After I got matched with several guys, I finally decided to start talking to few of them. After all the introductions, I stayed in touch with 2 different guys for several days.
It was hard for me to agree and meet any of them. I was scared and not ready to meet new people. This might come as a surprise to those who know me well. I am not scared of anything, well, just nasty insects (don’t get any Ideas), but the end of my “happy” marriage left me more vulnerable than usual. I finally agreed to meet this handsome Pharmacist.
We were meeting at sunset, in at my favorite place, Civic Center Mall. No, it’s not a shopping center (I initially thought it was), it’s is a beautiful plaza that is home to the City Hall, the Museum of Contemporary Arts, Scottsdale Performing Arts and the Library and several fountains and sculptures. Being passionate about arts, my idea was to show him one of the things I love and see if we connected in that level.

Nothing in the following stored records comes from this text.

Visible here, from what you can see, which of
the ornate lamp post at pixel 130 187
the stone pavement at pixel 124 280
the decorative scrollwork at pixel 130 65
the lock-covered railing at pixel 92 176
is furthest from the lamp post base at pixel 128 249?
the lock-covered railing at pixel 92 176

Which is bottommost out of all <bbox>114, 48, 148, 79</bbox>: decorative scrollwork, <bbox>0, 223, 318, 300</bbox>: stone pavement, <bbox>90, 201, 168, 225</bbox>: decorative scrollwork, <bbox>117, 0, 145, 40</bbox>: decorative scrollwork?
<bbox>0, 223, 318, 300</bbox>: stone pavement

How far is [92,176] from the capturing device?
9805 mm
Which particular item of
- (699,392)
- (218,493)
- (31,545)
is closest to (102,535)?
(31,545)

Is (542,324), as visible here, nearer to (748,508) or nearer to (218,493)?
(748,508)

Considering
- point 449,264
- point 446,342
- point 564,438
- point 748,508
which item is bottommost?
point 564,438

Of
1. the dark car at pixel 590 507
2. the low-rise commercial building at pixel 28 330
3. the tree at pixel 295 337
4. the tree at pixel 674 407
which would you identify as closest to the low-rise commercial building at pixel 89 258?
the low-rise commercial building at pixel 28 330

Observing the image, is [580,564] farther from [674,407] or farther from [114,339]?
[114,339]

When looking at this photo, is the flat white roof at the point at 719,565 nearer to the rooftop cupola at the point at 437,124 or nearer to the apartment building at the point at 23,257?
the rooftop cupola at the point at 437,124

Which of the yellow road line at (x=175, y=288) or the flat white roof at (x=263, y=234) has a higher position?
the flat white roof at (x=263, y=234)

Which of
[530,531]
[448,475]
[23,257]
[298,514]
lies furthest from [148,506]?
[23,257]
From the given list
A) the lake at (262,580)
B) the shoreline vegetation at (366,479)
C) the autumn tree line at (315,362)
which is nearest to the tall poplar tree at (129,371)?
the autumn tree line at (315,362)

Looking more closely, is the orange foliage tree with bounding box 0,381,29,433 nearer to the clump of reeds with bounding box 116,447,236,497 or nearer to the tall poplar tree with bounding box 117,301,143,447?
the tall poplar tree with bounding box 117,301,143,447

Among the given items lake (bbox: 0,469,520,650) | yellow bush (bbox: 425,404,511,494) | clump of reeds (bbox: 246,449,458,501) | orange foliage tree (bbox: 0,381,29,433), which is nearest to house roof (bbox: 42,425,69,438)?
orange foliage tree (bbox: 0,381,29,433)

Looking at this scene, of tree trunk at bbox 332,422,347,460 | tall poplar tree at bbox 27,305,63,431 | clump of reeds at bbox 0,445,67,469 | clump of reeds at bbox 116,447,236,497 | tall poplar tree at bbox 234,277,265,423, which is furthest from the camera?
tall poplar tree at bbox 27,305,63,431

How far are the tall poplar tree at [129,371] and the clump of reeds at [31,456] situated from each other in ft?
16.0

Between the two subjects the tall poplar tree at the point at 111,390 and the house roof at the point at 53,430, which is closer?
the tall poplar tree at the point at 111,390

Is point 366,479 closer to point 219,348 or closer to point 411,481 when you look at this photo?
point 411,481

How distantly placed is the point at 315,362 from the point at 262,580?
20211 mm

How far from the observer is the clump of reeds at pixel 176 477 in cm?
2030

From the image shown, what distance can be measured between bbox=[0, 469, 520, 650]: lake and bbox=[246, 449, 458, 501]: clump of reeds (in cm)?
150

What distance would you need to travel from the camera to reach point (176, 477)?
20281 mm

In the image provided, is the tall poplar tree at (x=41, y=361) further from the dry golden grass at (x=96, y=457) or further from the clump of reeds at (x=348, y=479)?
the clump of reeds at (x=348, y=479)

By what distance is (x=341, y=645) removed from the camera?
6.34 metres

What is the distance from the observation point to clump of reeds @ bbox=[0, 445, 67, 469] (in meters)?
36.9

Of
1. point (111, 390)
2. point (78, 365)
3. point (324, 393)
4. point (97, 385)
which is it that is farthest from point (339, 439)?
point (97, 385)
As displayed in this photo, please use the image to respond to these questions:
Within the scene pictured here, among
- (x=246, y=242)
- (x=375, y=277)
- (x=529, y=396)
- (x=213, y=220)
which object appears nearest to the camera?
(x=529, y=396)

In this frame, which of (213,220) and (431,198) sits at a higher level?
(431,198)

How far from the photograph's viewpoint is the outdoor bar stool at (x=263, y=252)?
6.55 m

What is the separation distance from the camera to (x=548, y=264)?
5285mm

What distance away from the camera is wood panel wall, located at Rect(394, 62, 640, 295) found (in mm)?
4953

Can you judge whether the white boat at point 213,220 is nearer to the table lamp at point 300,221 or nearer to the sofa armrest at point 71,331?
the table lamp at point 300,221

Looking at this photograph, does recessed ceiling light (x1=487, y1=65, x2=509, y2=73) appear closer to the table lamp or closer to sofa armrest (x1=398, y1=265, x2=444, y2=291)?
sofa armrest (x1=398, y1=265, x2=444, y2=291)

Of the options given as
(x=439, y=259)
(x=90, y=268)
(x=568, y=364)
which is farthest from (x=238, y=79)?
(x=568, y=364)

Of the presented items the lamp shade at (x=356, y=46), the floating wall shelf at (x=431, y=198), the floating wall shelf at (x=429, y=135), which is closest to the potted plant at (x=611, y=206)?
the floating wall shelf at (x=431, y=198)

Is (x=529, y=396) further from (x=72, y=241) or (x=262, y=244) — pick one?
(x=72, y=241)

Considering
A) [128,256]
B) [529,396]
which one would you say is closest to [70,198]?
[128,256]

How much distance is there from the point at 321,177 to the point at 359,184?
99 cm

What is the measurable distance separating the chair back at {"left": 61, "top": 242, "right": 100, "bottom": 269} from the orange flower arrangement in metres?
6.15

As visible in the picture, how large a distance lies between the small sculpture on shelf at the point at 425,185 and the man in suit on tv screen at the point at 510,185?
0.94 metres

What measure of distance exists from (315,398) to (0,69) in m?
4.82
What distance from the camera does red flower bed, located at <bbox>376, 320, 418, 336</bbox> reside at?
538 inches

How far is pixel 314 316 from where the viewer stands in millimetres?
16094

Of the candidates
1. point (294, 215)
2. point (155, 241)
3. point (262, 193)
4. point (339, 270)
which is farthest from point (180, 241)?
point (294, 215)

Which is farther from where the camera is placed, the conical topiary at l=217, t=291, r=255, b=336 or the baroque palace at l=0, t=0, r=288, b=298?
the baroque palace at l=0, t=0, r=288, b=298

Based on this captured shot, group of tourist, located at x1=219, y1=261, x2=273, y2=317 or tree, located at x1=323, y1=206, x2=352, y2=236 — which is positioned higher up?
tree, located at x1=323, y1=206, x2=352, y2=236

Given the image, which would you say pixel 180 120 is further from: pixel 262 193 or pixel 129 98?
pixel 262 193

On my way there, I was super nervous. Ironically, the other guy I’ve been talking to, Mr. P* (next post will explain) calmed me down.
I parked my car and called the Pharmacist to let him know I was there. We had a great conversation and exchanged lots of fun facts about ourselves. We even tried to find the meanings of the art displayed. Then we sat down to talk some more. All the sudden we started making out and I get invited to his car. What!?
My face was probably worth a million dollars when I heard that. I am not sure how old he thought I was, but I’m not stupid. First of all, I just met him. Second, I know how things go down in a car. Third, who does he think he is? The fact that he was very attractive does not mean every girl wants or will sleep with him. Well, at least not me. Needless to say, I politely declined his offer and went on my way. Alone.
While on my way home I started thinking about dating. Is this how people date nowdays? If it is, it sucks! I expect somebody to get to know me before we take the next step. I rapidly learned, thanks to this apps, those days are over. Was I ready to adapt? Time will only tell.